Problem details
Beneath this task are records; count the lines among them that contain the word "common" and answer with the number only.

[Stored data]
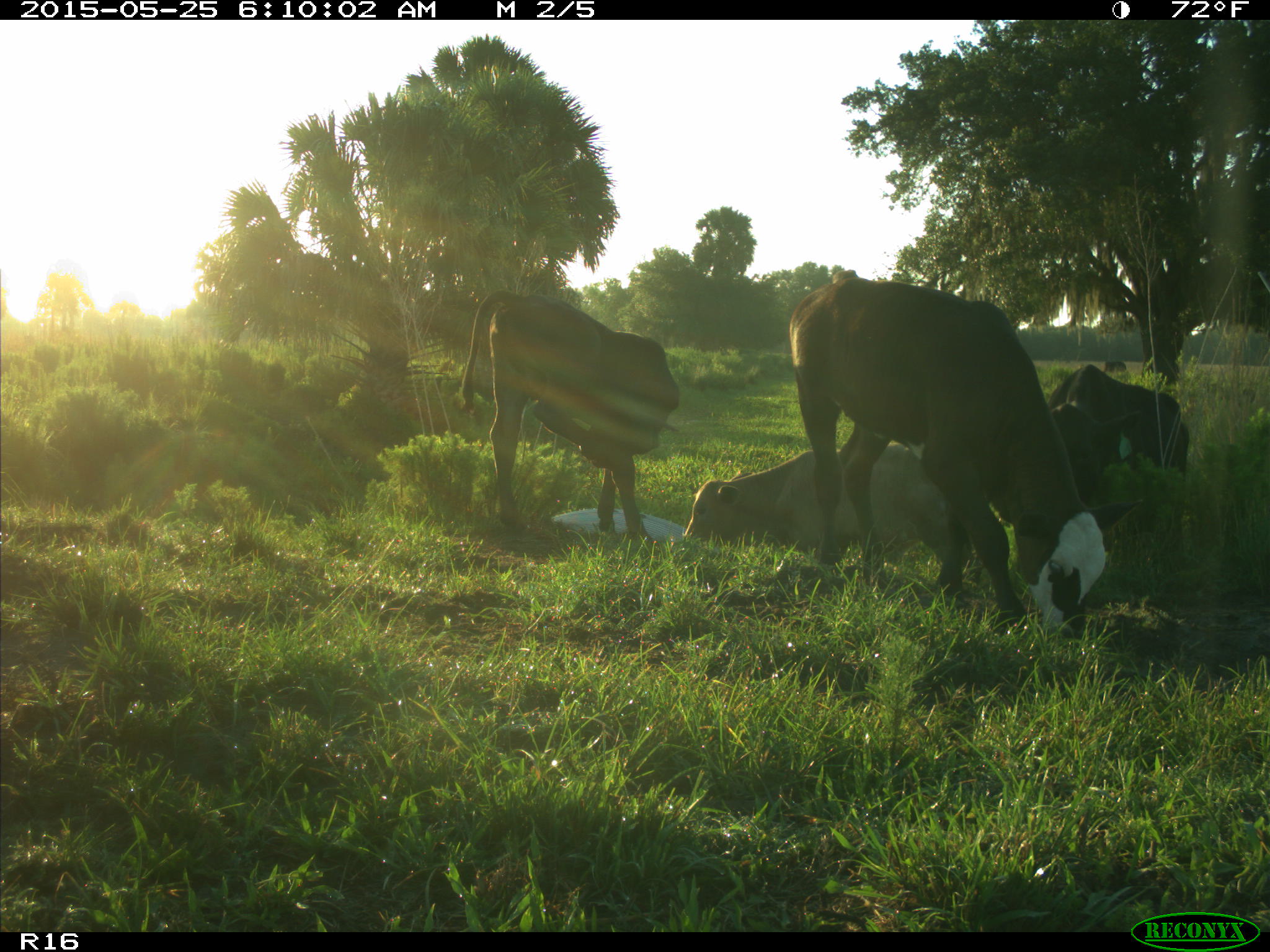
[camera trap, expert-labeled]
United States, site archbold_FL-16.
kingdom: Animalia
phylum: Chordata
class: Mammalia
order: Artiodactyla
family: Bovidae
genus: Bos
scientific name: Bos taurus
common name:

---

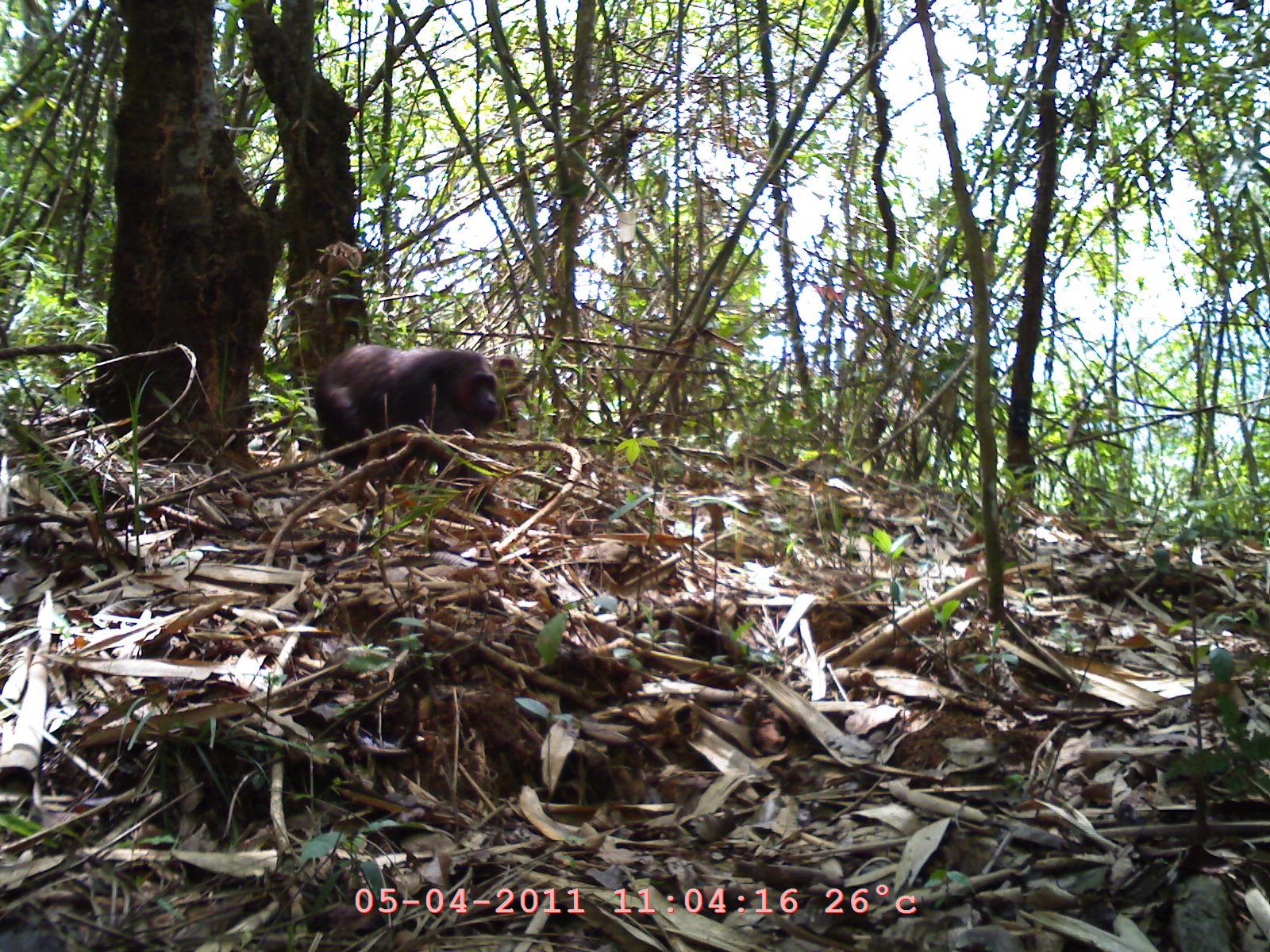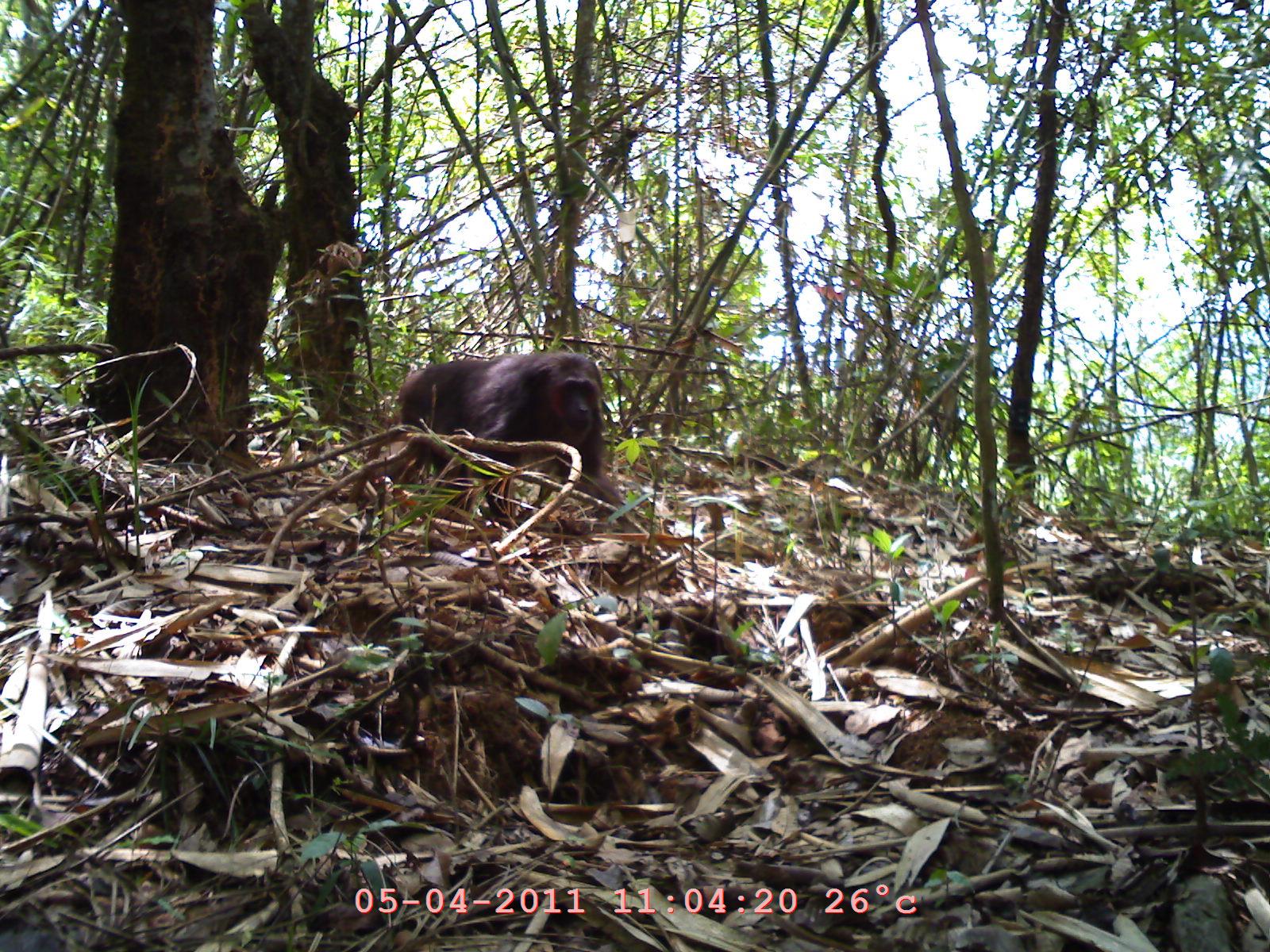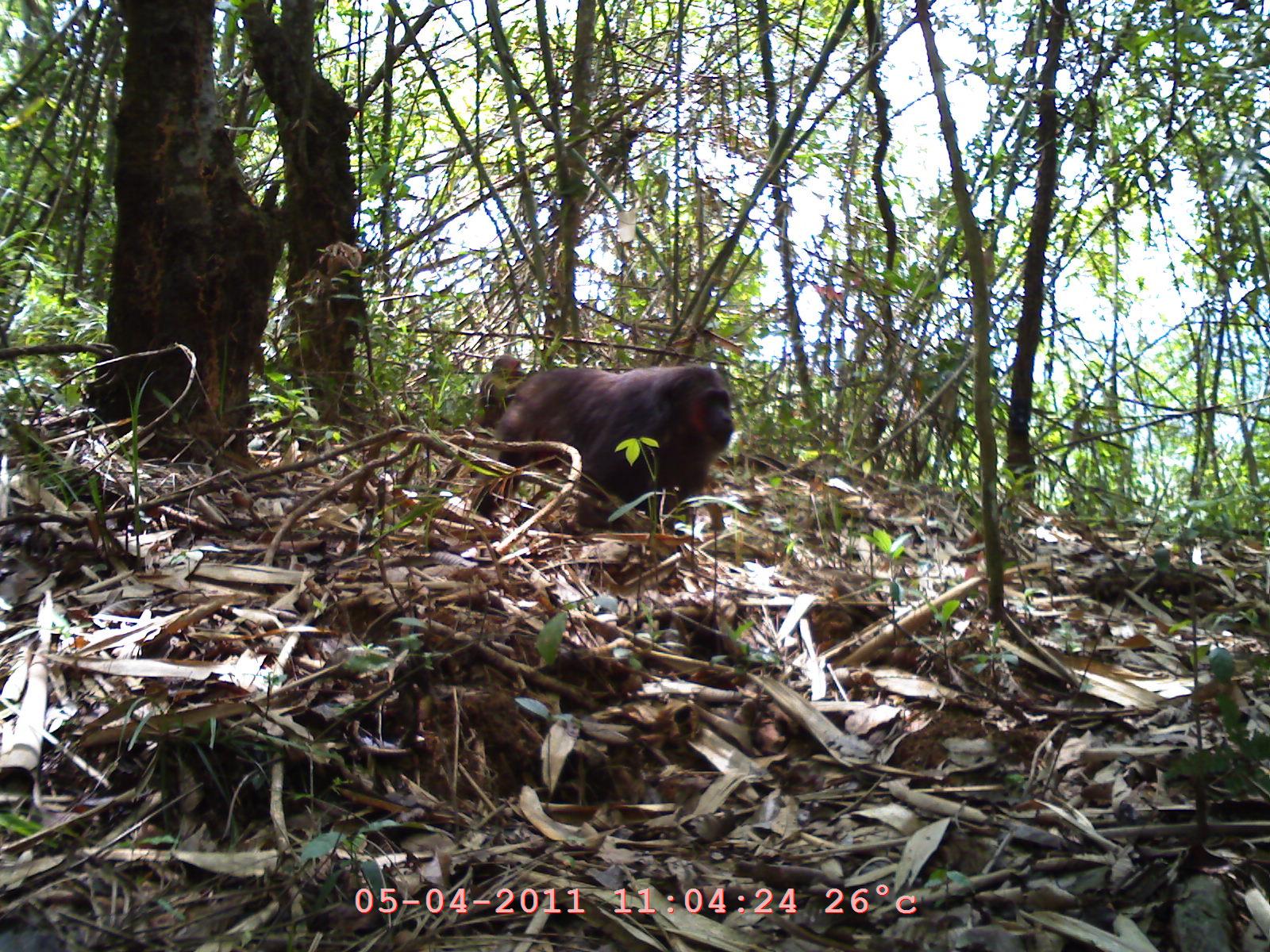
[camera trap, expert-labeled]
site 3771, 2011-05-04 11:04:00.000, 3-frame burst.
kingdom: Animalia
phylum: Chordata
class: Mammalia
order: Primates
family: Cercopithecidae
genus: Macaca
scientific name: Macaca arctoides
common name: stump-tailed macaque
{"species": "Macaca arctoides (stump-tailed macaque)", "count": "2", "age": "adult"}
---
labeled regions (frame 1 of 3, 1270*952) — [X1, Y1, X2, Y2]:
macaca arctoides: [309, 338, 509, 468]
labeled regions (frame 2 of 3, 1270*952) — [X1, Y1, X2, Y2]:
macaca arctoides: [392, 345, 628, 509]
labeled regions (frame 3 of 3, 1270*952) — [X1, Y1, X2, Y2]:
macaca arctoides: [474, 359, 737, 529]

--

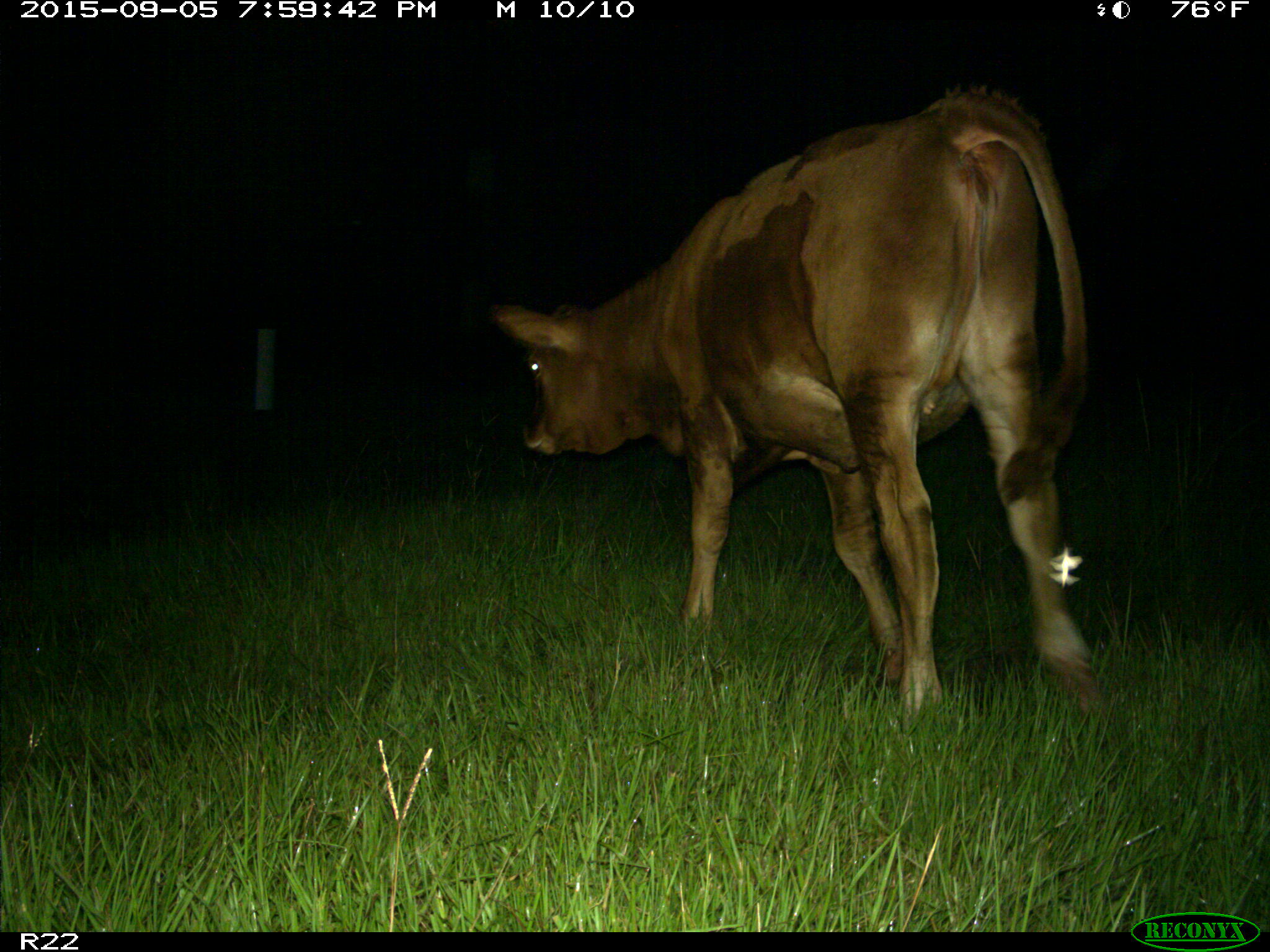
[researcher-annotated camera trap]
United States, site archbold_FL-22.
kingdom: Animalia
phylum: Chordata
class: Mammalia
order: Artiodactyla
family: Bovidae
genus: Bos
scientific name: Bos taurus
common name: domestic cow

Final answer
3